─── TEXTE

Le peuple de Lannion unanime contre un projet ravageur d’extraction de sable

Des milliers de personnes sont attendues ce samedi matin à Lannion, dans les Côtes d‘Armor, pour s’opposer à un projet d’extraction de sable dans la baie. Ils dénoncent les dangers de ce projet sur l’emploi et l’environnement, mais aussi le déni de démocratie.

-  Trébeurden (Côtes d’Armor), reportage

Impossible d’ignorer la manifestation organisée ce samedi 24 janvier, les banderoles foisonnent le long des routes et sur les ronds-points, les vitrines des commerces sont recouvertes d’affiches : une large part de la population se réunit pour se faire entendre, défendre la baie de Lannion, sa biodiversité et son équilibre économique.

A l’heure où la sauvegarde de l’emploi semble être une priorité, Philippe Priser, marin-pêcheur à Trébeurden, dans la baie de Lannion, craint de devoir mettre la clef sous la porte : « Le secteur de la pêche va mal, on a de nombreuses contraintes à respecter, comme la récente réglementation de l’Europe sur les bars, on fait des efforts ; et de l’autre côté, on va accorder une concession à une société privée qui va détruire la baie de Lannion et nos emplois. » Incompréhensible pour ce marin qui connait la baie comme sa poche, car il s’agit de son lieu de travail.

Chaque jour, il va en mer, comme une centaine d’autres pêcheurs, en quête de bars et autres poissons prédateurs. Petit pêcheur côtier, il rentre au port avec cinquante kilos de poissons par jour, dont 80% proviennent de la future zone d’extraction (LIEN carte de la pêche dans la baie. Pour lui, la cohabitation avec une activité d’extraction de sable est impossible. « Je n’ai rien contre les sabliers, mais pas ici, parce qu’ils vont détruire la baie et notre travail. »

Le projet est porté par la Compagnie Armoricaine de Navigation (CAN), filiale du groupe agroalimentaire Roullier. Il vise à extraire 400 000 m3 de sable coquillier pour le vendre aux agriculteurs afin qu’ils puissent amender les terres, optimiser leur teneur en acidité et mieux structurer ces sols.

Les treize communes concernées sont opposées à l’extraction de sable

L’enquête publique a été lancée en 2010, les treize communes impactées ont toutes affirmé leur opposition à cette activité ; le commissaire enquêteur a quant à lui émis un avis favorable sous réserve d’aménagements.

──────
─── DONNÉES

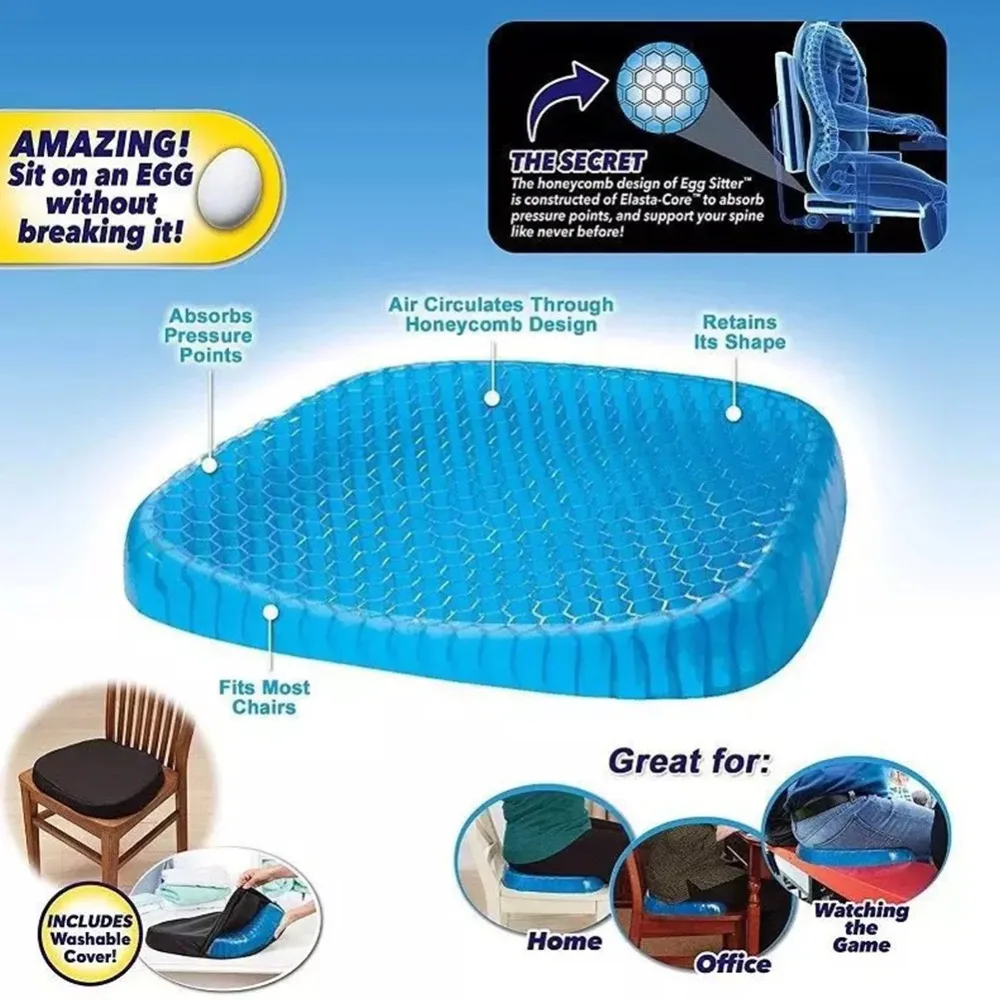 

Drop shipping Egg Sitter Support Cushion Gel Pad Interior Soft And Breathable Home Cushion Eggsitter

──────

• [EXERCICE 1]: D'après le texte sur l'extraction de sable dans la baie de Lannion, à quelles fins les agriculteurs utiliseraient-ils le sable coquillier ? Citez-les toutes.
• [EXERCICE 2]: Poursuivez le texte sur l'extraction de sable dans la baie de Lannion après sa dernière phrase.
Les données n'ont aucun lien avec le texte.

• [RÉPONSE 1]: amender les terres ; optimiser leur teneur en acidité ; mieux structurer ces sols

• [RÉPONSE 2]:
Hier vendredi, à la veille de la manifestation, la CAN a expliqué être prête à revoir sa copie, elle propose de n’extraire que 250 000 m3 par an et de cesser l’exploitation du site de mai à août pour la reproduction des poissons.

Pour Odile Guérin, géologue et élue à la mairie de Trébeurden, une des communes concernées, « il n’y a pas d’aménagement possible, ce n’est pas une question de quantité, l’extraction de sable va détruire la baie et l’activité économique, de la pêche au tourisme, en passant par le nautisme ou la plongée. » Le président du collectif Peuple des dunes en Trégor, Alain Bidal, renchérit : « L’Etat finance des zones naturelles protégées, et sur ce dossier, il se positionne en faveur d’un projet qui va détruire ces mêmes zones protégées. »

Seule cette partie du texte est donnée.